What Makes a Team?


People are social beings, and their interactions form the core of agile software development. In order to build software, we tend to organize ourselves in groups we callteams. It's a nice name that evokes a feeling of collaboration and motivation, but are all groups of individuals actually teams?
We tend to think that what sets groups apart from teams is the presence of a common goal that guides people's actions. If several people get together to pursue a single goal, that's a team. This is true, but not the whole truth. What ultimately turns a group of people into a team is interdependency. A group of sales representatives working for the same company shares the goal of selling the products from their catalog, but each individual is seeking to sell more than the other, to obtain a bonus. That's not a team. A group of baseball players, on the other hand, is a team not only because they share the goal of winning; they also depend on each other. The third baseman can't win the game unless the pitcher and the catcher do a good job in defense. When people depend on each other to reach a common goal, they are a team.
And here's the deal: what makes a team interdependent are the personal relationships that exist between people. We can, then, look at a team as a collection of personal relationships. We can also argue that the quality of a team's relationships is one of the most important things a leader should worry about.

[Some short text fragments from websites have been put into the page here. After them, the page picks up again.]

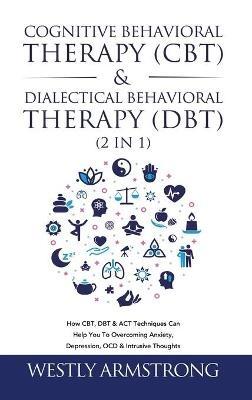Cognitive Behavioral Therapy (CBT) & Dialectical Behavioral Therapy (DBT) (2 in 1): How CBT, DBT & ACT Techniques Can Help You To Overcoming Anxiety, Depression, OCD & Intrusive Thoughts - Wesley Armstrong - cover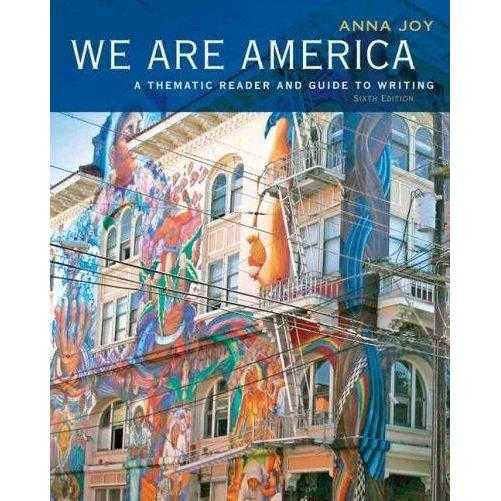 We Are America: A Thematic Reader and Guide to Writing: We Are America | ADLE International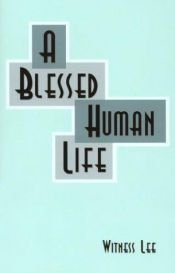 book cover of A Blessed Human Life by Witness Lee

So how can we understand these relationships?
As always, it's hard to look at subjective entities like personal relationships with analytical eyes. That doesn't mean we shouldn't try. Let's imagine a team of four software developers working in a project: Alice, Bob, Carol and Dave. Using simple math, you can see that even though the team has four people, it's actually comprised of six personal relationships (Alice<->Bob, Alice<->Carol, Alice<->Dave, Bob<->Carol, Bob<->Dave, Carol<->Dave)
If we were to start observing the way these people interact with one another, listening to what they're talking about when pairing, keeping an eye out for how they refer to each other during team meetings, and so forth, after a few weeks, here's an example of what we could observe:
  • Alice and Dave get along really well; when they pair on a story they tend to deliver faster than when they pair with others; they seem to trust each other a lot
  • Bob is a very easygoing person; everyone likes to pair with him and everyone trusts his opinions
  • Carol doesn't seem to completely trust Alice. They are able to work together, but Carol seems to question Alice's decisions with certain frequency
  • Dave doesn't really get along well with Carol. Maybe he resents Carol's lack of trust in Alice's opinions. He argues with Carol all the time and doesn't seem comfortable when pairing with her
From this, we get to the conclusion that while most of the relationships in the team seem healthy, there is some level of friction and distrust between specific people. But how healthy is the team as a whole? Let's try a visualization:

The green squares represent healthy relationships. Yellow means there is some level of distrust, but the relationship still functions. Red means a broken link: people are not able to work well together.
Most relationships are "green". There is some noise, but generally speaking it seems like the team is fine. After all, teams are supposed to have a little friction here and there, right?
But let's look again: suppose the green squares count as fully healthy personal relationships, while yellow ones count as neutral (zero) and reds count as negative relationships that are damaging the team (thus subtracting from the total). Something like this:

Let's add the numbers again: at the end of the day there are only three high-quality personal relationships. That may imply that our team is only 50% as effective as it could be. Should we still assume that, in terms of relationships, the team is "generally OK"? If a team is a collection of individuals (and their relationships) that depend on each other to achieve success, a severed personal relationship damages not only both ends of the link, but everyone else as well. In a highly functioning team, any unaddressed instance of distrust will spread like a wildfire, destroying the team's cohesion and undermining its effectiveness.
This is all, of course, a rough depiction of things much more important than numbers and colors. It certainly leaves out the nuances of actual people and their interactions. Even so, the main point is still worth considering: seemingly small disruptions in a team's relationships can cost way more than we think. As we strive to be part of and lead highly effective teams that deliver amazing results, caring for how people get together and providing the necessary means for them to thrive and grow as social agents should be a principle that guides our every action.

What can you do?

As a leader, invest time in talking to people in your team. Understand them as individuals. Retrospectives and other ceremonies might help you, but nothing beats face-to-face communication combined with genuine interest and empathy. Listen more, talk less, respect people's opinions and don't shrug off any concern as insignificant. Once you become good at something, delegate it to someone else and help them grow. Understand your team's culture and help shape it. Foster communication at all levels, in all directions, at all times. Share the context, build alignment. It's a lot of work and a big responsibility but, after all, are not individuals and their interactions the most valuable asset in agile?